Assigned task ▸
A copy is needed of each line in the records that has the word "latest".

Dataset content ▸

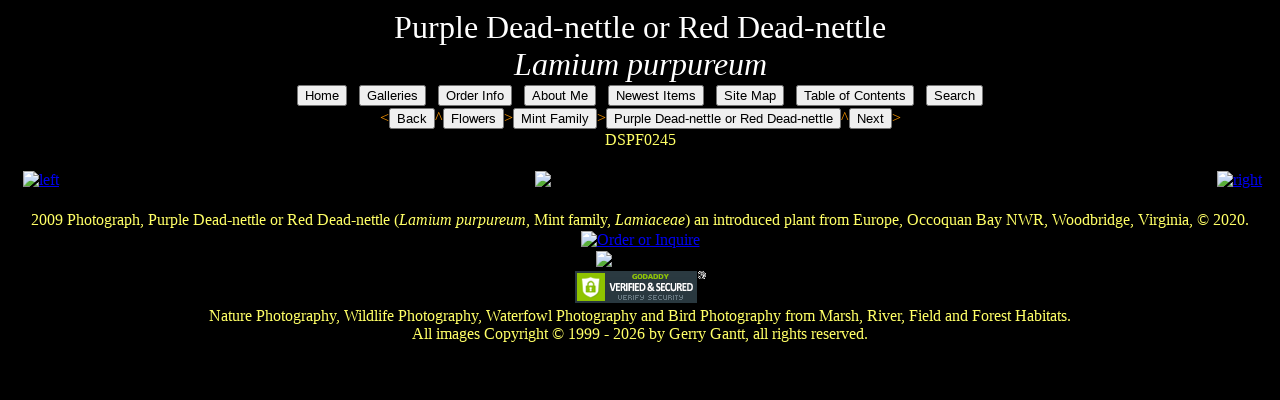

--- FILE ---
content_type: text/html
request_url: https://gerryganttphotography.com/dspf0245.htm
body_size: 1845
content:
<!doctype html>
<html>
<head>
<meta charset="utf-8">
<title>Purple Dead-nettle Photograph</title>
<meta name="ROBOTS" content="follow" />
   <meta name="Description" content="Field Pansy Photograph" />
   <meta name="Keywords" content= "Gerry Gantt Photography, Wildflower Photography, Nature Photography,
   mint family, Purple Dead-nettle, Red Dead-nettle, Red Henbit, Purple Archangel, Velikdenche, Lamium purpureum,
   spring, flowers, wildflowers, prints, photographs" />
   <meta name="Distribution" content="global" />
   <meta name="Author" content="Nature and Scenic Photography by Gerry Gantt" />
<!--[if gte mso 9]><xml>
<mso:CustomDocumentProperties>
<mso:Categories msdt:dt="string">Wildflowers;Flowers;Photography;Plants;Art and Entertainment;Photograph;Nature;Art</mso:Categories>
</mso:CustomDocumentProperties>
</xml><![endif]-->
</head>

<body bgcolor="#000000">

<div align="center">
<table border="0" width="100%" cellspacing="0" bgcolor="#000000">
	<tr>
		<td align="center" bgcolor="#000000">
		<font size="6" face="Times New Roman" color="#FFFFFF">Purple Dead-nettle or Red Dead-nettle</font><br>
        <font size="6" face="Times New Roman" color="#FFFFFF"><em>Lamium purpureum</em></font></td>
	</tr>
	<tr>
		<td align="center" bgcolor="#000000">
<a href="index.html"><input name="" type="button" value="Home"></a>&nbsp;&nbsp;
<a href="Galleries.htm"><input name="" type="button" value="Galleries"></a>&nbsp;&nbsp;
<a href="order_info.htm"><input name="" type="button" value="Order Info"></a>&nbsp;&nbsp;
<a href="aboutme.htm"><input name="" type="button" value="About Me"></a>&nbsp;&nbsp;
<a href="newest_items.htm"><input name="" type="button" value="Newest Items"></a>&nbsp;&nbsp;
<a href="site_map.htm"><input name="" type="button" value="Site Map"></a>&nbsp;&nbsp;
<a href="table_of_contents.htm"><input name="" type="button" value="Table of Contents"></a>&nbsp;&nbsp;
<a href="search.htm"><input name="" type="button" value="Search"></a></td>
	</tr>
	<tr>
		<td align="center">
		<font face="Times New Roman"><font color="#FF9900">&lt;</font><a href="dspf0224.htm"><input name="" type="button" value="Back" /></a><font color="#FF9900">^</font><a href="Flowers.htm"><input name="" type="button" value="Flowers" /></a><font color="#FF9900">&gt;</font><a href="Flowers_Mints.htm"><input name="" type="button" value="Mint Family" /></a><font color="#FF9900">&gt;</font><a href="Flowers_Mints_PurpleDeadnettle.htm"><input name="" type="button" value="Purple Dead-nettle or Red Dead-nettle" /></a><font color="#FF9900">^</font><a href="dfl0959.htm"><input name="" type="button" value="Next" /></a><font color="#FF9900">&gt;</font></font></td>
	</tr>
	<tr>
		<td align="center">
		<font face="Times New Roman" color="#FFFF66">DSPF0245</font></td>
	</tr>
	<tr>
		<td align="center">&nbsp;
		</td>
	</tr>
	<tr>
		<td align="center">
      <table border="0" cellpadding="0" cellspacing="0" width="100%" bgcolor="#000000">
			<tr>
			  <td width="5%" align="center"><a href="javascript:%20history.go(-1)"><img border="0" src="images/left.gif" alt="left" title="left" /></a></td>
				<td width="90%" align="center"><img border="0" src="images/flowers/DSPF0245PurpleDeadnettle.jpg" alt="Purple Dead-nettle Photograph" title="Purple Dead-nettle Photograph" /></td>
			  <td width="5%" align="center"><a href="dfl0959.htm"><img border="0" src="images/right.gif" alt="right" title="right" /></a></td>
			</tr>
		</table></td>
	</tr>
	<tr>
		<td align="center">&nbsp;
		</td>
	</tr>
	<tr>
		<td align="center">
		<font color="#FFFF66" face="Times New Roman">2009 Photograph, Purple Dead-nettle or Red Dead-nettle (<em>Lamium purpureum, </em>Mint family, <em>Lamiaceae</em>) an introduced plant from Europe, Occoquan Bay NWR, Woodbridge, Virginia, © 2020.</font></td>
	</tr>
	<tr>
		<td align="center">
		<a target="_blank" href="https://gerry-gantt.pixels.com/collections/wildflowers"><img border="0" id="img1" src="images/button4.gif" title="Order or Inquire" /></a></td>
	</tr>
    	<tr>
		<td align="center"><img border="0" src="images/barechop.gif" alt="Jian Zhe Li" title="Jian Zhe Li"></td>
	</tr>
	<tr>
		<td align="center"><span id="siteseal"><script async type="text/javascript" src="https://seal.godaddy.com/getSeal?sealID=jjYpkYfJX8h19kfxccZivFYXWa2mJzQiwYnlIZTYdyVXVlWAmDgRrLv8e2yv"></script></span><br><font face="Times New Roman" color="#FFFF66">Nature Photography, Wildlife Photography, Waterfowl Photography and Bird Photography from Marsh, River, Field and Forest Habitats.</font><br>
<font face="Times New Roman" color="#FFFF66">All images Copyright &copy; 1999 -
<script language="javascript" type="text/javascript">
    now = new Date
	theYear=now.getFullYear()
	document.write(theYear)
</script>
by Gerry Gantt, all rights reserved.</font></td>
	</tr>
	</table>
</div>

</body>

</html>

---

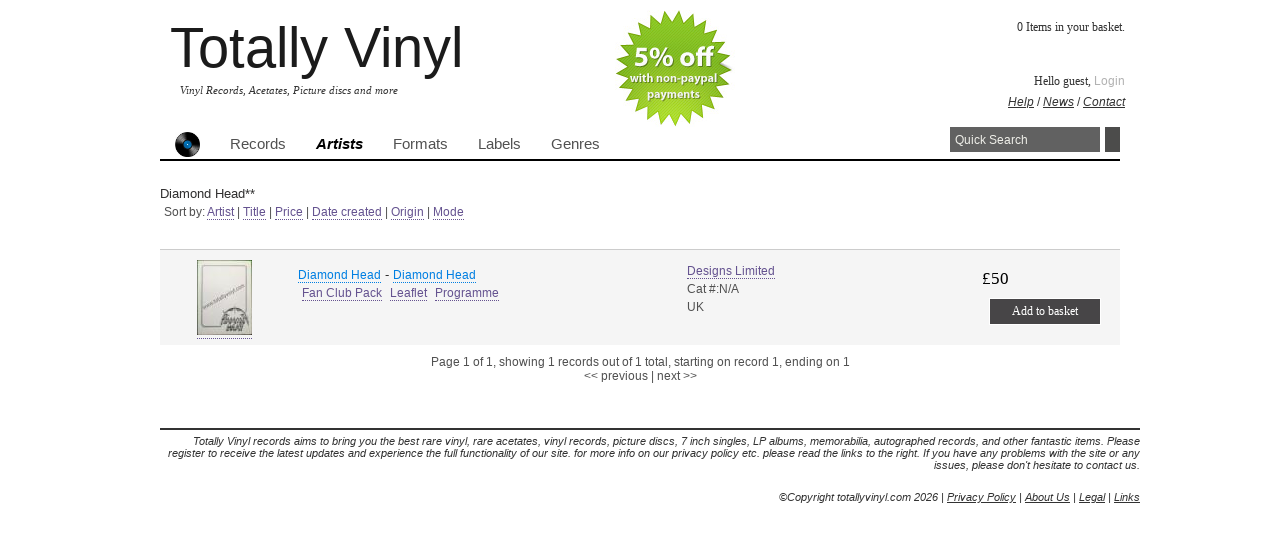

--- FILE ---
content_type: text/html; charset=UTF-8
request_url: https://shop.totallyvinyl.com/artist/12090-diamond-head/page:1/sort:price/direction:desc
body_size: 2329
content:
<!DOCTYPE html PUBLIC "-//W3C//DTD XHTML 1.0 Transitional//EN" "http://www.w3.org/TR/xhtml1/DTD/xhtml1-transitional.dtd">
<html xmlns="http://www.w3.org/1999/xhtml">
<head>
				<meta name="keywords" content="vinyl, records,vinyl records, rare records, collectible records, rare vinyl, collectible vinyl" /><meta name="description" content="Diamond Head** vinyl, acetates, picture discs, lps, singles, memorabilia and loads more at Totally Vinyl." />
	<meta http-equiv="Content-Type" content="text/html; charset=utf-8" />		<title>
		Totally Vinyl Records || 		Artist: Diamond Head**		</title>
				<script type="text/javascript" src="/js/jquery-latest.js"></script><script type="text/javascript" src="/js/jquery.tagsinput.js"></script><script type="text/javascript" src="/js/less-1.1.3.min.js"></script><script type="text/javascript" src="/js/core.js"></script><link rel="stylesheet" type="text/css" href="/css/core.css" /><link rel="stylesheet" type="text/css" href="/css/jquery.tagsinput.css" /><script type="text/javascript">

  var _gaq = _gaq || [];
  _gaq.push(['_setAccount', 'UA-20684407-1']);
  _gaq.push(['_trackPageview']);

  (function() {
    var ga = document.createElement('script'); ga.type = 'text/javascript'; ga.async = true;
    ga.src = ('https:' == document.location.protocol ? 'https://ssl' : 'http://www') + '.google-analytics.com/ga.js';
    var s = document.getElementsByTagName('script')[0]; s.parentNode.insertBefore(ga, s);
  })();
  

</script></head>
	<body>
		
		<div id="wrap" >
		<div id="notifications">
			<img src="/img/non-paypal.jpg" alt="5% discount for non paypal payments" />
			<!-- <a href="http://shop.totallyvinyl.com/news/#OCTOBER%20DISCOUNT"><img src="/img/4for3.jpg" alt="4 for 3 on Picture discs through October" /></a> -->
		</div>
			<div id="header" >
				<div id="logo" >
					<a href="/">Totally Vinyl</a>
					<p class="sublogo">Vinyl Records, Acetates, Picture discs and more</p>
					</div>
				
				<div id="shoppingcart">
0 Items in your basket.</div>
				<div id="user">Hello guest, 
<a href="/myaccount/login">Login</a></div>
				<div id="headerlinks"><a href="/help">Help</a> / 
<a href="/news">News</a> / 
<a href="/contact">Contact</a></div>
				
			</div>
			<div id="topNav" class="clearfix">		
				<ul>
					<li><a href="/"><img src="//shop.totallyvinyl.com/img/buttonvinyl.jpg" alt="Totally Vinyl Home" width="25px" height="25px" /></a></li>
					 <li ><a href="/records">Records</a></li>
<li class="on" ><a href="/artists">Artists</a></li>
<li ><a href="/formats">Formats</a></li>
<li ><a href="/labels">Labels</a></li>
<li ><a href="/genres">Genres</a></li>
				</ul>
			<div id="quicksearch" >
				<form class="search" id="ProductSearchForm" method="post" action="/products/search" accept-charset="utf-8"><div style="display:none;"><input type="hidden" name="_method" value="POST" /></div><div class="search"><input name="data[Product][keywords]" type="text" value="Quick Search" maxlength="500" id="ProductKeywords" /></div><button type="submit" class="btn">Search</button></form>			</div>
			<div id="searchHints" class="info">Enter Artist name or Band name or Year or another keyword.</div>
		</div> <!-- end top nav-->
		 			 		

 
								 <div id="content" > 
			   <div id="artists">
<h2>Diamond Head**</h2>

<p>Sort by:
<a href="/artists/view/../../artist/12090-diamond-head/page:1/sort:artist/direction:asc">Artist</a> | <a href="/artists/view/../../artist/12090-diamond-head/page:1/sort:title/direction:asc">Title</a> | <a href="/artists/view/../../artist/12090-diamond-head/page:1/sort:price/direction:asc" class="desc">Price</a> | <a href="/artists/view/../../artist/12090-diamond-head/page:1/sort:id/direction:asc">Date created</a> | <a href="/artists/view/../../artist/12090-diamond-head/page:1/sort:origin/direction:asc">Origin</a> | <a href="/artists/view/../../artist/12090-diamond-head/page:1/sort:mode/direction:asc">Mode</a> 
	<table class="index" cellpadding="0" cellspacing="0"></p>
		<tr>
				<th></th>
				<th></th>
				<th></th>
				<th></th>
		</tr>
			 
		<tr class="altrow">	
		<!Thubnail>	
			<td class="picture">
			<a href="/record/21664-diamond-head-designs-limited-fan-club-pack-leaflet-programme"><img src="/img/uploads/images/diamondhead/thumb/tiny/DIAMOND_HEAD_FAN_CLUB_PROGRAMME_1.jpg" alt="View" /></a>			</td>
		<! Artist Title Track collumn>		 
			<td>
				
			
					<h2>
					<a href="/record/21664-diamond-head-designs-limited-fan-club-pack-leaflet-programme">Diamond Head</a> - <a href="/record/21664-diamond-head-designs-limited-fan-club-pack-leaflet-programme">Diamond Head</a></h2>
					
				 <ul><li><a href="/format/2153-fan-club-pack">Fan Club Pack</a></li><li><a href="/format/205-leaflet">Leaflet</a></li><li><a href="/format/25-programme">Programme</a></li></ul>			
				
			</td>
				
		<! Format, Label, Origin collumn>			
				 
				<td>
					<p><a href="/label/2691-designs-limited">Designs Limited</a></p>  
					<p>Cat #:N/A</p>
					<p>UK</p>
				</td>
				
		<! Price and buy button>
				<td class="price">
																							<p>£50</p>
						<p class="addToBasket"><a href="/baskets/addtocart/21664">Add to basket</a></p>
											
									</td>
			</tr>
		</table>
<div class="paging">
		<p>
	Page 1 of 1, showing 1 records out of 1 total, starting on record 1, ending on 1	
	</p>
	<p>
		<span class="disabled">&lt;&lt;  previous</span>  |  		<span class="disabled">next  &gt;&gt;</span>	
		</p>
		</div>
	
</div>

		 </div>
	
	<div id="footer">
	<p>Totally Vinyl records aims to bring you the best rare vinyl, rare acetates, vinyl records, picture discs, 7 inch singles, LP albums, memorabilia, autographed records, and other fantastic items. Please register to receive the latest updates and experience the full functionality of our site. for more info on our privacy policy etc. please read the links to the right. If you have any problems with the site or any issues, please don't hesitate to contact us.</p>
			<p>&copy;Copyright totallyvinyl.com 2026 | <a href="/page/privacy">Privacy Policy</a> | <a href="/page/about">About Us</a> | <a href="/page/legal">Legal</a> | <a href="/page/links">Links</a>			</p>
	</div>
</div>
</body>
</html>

Exercise answer ▸
				<script type="text/javascript" src="/js/jquery-latest.js"></script><script type="text/javascript" src="/js/jquery.tagsinput.js"></script><script type="text/javascript" src="/js/less-1.1.3.min.js"></script><script type="text/javascript" src="/js/core.js"></script><link rel="stylesheet" type="text/css" href="/css/core.css" /><link rel="stylesheet" type="text/css" href="/css/jquery.tagsinput.css" /><script type="text/javascript">
	<p>Totally Vinyl records aims to bring you the best rare vinyl, rare acetates, vinyl records, picture discs, 7 inch singles, LP albums, memorabilia, autographed records, and other fantastic items. Please register to receive the latest updates and experience the full functionality of our site. for more info on our privacy policy etc. please read the links to the right. If you have any problems with the site or any issues, please don't hesitate to contact us.</p>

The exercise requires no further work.